# About this exercise
Collect all lines from the records below that include the word "species".

# Stored items from a collection
▼
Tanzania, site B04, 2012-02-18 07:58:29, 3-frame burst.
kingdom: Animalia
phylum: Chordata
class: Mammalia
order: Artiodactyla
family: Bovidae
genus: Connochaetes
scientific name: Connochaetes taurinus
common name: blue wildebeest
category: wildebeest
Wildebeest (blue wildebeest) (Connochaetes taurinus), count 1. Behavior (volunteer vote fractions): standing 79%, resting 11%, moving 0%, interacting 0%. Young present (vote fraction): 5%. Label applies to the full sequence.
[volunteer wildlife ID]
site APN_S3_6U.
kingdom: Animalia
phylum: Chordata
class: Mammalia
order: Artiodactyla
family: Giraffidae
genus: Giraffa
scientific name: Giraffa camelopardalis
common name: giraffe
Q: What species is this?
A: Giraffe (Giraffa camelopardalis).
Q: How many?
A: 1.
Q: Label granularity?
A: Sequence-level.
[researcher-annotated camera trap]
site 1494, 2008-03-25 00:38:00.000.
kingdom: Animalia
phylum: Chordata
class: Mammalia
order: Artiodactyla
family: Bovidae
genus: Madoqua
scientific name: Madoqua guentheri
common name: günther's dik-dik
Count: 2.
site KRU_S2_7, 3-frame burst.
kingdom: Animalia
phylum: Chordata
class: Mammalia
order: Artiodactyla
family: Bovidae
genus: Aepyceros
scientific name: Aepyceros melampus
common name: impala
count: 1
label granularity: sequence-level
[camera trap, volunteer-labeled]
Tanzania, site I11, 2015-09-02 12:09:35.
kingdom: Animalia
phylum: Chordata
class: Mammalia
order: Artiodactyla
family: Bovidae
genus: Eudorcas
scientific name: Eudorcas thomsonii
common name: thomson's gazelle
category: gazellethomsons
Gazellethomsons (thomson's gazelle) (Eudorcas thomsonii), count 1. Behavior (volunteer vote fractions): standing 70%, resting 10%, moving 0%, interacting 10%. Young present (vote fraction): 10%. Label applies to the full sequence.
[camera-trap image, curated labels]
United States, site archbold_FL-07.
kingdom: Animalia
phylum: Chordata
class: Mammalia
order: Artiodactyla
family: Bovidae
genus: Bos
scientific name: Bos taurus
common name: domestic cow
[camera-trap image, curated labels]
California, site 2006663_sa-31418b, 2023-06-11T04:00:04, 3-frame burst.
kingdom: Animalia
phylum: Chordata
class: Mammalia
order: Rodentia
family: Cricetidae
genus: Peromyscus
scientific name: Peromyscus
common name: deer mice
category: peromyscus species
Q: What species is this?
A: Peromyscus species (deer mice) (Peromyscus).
▲
# Answer space
Q: What species is this?
category: peromyscus species
Q: What species is this?
A: Peromyscus species (deer mice) (Peromyscus).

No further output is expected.